Once again, it’s sand in the hourglass time — the last few grains, the regret about what could have been, the wanting it to just be over, and the reminding yourself that as soon as it is you’ll want a little more. The Mets have become the old joke about the food being terrible and coming in such small portions, which would be funnier if every meal didn’t last three and a half hours, so that by the two-thirds mark everyone’s talked out and just slumped in their seats waiting to be told they can go.

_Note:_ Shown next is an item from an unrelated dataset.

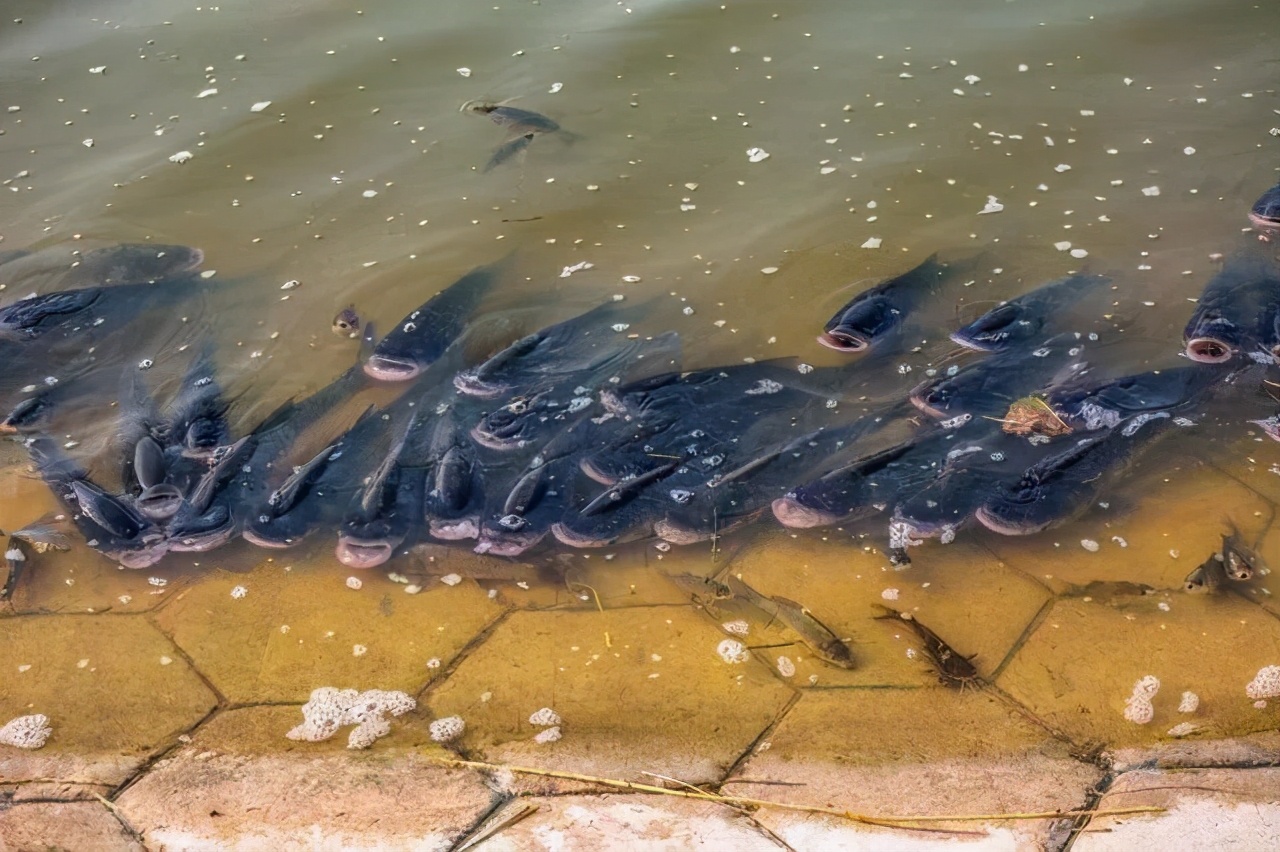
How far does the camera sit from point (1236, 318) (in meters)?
5.30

The Mets lost to the Red Sox [1], who defeated both their opponents and the yellow and blue alt-uniforms that made them look oddly like their own vendors. It was a very 2021 Mets game: an impressive start, a record-scratch moment in which they remembered who they were, and not much of note after that. Marcus Stroman [2] looked good early, with both his joy for the game and his swagger on display as he escaped a bases-loaded, nobody-out jam. The Mets then loaded the bases with nobody out themselves, as Eduardo Rodriguez [3] lost the strike zone. J.D. Davis [4] walked to force in a run and Michael Conforto [5] smacked a single through the infield to bring in Javier Baez [6] and set up a big inning.

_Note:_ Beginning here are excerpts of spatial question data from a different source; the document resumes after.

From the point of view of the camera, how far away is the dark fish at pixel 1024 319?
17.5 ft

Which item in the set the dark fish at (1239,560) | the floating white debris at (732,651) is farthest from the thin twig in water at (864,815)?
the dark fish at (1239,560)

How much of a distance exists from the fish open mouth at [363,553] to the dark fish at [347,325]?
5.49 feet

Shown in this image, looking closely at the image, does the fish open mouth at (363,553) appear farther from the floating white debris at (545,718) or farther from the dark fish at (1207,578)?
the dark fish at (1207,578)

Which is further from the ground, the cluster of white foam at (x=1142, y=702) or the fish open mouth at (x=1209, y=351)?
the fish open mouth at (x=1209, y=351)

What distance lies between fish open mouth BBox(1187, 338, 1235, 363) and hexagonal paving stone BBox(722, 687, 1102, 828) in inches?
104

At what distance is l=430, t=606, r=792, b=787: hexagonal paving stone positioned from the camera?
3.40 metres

Except Gary DiSarcina [7] turned it into the incredible shrinking inning when he inexplicably waved Pete Alonso [8] home. The distance between Alonso and home when Kiké Hernandez’s throw arrived in Christian Vazquez [9]‘s mitt? Let’s just say the Mets are closer to a playoff spot than Pete was to scoring. Alonso was out, the rest of the inning fizzled, and the Red Sox stomped on Stroman, scoring six unanswered runs.

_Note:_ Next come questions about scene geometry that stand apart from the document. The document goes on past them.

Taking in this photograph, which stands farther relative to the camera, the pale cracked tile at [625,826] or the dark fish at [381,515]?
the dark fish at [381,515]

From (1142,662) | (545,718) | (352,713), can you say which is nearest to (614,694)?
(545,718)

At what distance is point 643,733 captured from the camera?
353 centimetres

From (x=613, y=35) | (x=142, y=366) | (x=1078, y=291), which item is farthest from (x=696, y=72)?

The rest was unimportant: Alonso hit a solo homer, old friend Hansel Robles [10] came in and did not do Roblesian things, and there were a lot of shots of the 7 Line Army looking morose.

So it goes as the grains of sand slip away — a momentary wondering what’s gone wrong for Brad Hand [11], a sigh at Conforto’s continued woes, a brief flush of rage at the idea that Hugh Quattlebaum has anything to smile about. All evanescent stuff, no sooner experienced than gone again. The games are the same, a depressing smear, and we won’t miss them when they’re gone, except for the fact that of course we will.